В книге рассказывается история главного героя, который сталкивается с различными проблемами и препятствиями на протяжении всего своего путешествия. По пути он встречает множество второстепенных персонажей, которые играют важные роли в истории. Благодаря опыту главного героя книга исследует такие темы, как любовь, потеря, надежда и стойкость. По мере того, как главный герой преодолевает свои трудности, он усваивает ценные уроки жизни и растет как личность.


Улыбка прощальная ; Рябиновая Гряда [повести]

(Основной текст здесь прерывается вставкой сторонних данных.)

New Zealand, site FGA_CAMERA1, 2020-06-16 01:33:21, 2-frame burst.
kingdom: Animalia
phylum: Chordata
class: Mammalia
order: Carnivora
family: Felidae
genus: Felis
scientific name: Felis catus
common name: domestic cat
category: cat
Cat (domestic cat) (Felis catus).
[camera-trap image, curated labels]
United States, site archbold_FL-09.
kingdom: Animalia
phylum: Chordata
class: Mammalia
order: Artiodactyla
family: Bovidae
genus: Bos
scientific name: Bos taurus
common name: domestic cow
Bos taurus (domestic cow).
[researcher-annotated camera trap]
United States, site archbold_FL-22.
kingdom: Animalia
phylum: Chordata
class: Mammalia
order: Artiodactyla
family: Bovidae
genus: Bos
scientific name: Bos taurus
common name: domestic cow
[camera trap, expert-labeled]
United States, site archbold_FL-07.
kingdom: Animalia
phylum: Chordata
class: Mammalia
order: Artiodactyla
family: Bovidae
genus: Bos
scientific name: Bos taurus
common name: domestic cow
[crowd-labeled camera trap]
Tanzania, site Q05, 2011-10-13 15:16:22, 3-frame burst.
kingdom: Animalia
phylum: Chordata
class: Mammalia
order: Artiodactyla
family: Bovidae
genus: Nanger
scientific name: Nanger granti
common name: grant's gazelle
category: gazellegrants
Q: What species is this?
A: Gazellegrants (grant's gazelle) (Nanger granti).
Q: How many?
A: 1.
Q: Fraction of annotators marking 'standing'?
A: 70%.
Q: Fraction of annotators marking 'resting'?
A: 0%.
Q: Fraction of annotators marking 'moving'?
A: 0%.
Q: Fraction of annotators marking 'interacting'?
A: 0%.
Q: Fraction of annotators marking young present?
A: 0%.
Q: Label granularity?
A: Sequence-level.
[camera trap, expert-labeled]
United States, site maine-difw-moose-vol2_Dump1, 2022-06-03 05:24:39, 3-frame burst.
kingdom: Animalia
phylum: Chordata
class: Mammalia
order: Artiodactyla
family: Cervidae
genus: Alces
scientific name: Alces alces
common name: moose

«Рябиновая Гряда» — новая книга писателя Александра Еремина. Все здесь, начиная от оригинального, поэтичного названия и кончая удачно найденной формой повествования, говорит о самобытности автора. Повесть, давшая название сборнику, — на удивление гармонична. В ней рассказывается о простой русской женщине, Татьяне Камышиной, о ее удивительной скромности, мягкости, врожденной теплоте, тактичности и искренней, неподдельной, негромкой любви к жизни, к родимому уголку на земле, называемому Рябиновой Грядой.


Лики времени

В новую книгу Людмилы Уваровой вошли повести «Звездный час», «Притча о правде», «Сегодня, завтра и вчера», «Мисс Уланский переулок», «Поздняя встреча». Произведения Л. Уваровой населены людьми нелегкой судьбы, прошедшими сложный жизненный путь. Они показаны такими, каковы в жизни, со своими слабостями и достоинствами, каждый со своим характером.


Сын эрзянский

В книге рассказывается история главного героя, который сталкивается с различными проблемами и препятствиями на протяжении всего своего путешествия. По пути он встречает множество второстепенных персонажей, которые играют важные роли в истории. Благодаря опыту главного героя книга исследует такие темы, как любовь, потеря, надежда и стойкость. По мере того, как главный герой преодолевает свои трудности, он усваивает ценные уроки жизни и растет как личность.


Великая мелодия

В книге рассказывается история главного героя, который сталкивается с различными проблемами и препятствиями на протяжении всего своего путешествия. По пути он встречает множество второстепенных персонажей, которые играют важные роли в истории. Благодаря опыту главного героя книга исследует такие темы, как любовь, потеря, надежда и стойкость. По мере того, как главный герой преодолевает свои трудности, он усваивает ценные уроки жизни и растет как личность.